三話
季節はすっかり変わり、冬になっていた。吉乃は少しずつではあるが、元気を取り戻していた。僕たちの仲は前よりかなり深くなったと感じてる。なんだか家族のような、そんな感情さえ芽生え始めていた。
このときからだ。僕は毎日熱を出すようになっていた。元から体は健康とは言い難かったが、こんなに熱が出るのはおかしいと自分でも感じ、病院へ行くことにした。「結核を患っていますね。それに、」医者がレントゲンを指した。「ここに黒い影があります。気になるので詳しく調べましょう。」不思議と冷静に受け入れられた。
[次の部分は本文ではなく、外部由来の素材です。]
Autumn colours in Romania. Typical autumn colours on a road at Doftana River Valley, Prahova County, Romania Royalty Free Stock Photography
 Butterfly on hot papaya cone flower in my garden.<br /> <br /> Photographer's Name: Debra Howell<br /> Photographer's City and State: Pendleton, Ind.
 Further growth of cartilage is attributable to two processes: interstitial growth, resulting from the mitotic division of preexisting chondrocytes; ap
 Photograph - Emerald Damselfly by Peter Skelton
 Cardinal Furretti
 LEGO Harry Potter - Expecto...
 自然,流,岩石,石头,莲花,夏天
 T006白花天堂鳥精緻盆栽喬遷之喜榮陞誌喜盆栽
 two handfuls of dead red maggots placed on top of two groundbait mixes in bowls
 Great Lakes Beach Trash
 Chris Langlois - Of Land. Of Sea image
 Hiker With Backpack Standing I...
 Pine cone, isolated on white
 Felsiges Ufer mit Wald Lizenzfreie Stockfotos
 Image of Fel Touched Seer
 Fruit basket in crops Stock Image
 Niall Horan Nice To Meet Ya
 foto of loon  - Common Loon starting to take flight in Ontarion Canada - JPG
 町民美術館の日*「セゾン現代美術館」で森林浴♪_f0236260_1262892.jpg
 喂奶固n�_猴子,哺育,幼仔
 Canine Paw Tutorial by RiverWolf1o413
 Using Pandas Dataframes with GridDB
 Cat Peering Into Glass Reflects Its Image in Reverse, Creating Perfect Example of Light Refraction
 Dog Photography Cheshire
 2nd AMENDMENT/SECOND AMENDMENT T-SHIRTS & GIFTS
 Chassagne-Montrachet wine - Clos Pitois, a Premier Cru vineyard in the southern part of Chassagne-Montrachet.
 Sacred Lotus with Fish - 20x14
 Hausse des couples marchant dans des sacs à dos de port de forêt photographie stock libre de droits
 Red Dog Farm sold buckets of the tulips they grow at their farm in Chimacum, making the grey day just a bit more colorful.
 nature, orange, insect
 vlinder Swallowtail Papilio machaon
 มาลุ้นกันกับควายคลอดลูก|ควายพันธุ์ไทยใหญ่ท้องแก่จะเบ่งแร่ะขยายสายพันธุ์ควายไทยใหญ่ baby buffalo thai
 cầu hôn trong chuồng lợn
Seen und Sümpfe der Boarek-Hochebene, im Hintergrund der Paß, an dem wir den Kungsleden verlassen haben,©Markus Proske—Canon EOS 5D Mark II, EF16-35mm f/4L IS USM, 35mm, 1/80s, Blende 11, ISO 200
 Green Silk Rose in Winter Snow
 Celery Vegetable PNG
検査入院が続き、次第に僕の体調も悪化して体力も次第になくなっていった。吉乃は目の前では明るく振る舞った。暗くならないように、精一杯の冗談で笑わせようとする健気さが、この時の僕の唯一の救いだった。「絶壁頭。」そう呼ぶと毎回怒ってくる姿が愛しかった。「また悪口言う!確かに私は絶壁だけど、これはお母さんのせいなんだから仕方ないでしょ。赤ちゃんの時抱っこしてもらえなかったのよきっと。」むすっとした表情で話すその姿がおかしくて、僕は笑ってしまった。僕たちはいつもこうしてふざけ合った。毎日病室に通ってくれる彼女に感謝していた。さすがに長期の入院は気が滅入る。「明日また来るね。絶対無理しないで。」帰り際、自分で気づいていないのか吉乃はいつも半泣きになっていた。不安にさせまいと耐えていたのだろう。「明日も来るから。」「ああ、ありがとう。見送れなくてごめんな。」彼女が帰った病室はやたらと静かだ。「ひまわりみたいだな。」空虚な病室でひとり呟く。吉乃はまるでひまわりみたいに辺りを明るく照らしてくれる。目を閉じながら眠りについた。
二週間後、僕の容態は急激に悪化した。意識が朦朧とするなか彼女の声が耳に入る。「お願いだから、お願いします、神様。お願いです連れて行かないで。」消え入るような声ですがる吉乃にゆっくりと目をやる。ひどく疲れた顔には涙が溢れていた。僕は悟った。今もうあの世にいくのだと。全身の力を込めて彼女を見つめた。「清鷹、清鷹!私を見てくれてるの?お願い答えてよ。」もう話す力は残っていなかった。一度だけ、彼女の姿を目に焼き付けたかった。ごめんな、悲しませて泣かせてしまった。最後に伝えたかったことは伝えられそうにない。「清鷹がいないと私はどうやって生きたらいいの。こんな、こんなの無理だよ。清鷹、」耳に酷く焼き付くその声を最後に僕は意識が途絶えた。
未練?そんなのあるに決まってる。
一生をかけて愛したい人に出逢えたのに。
暗闇に浮かんだ自分を上から見つめた。
そこはえらく静かな場所だった。
そして目が覚めると僕は見知らぬ庭にいたんだ。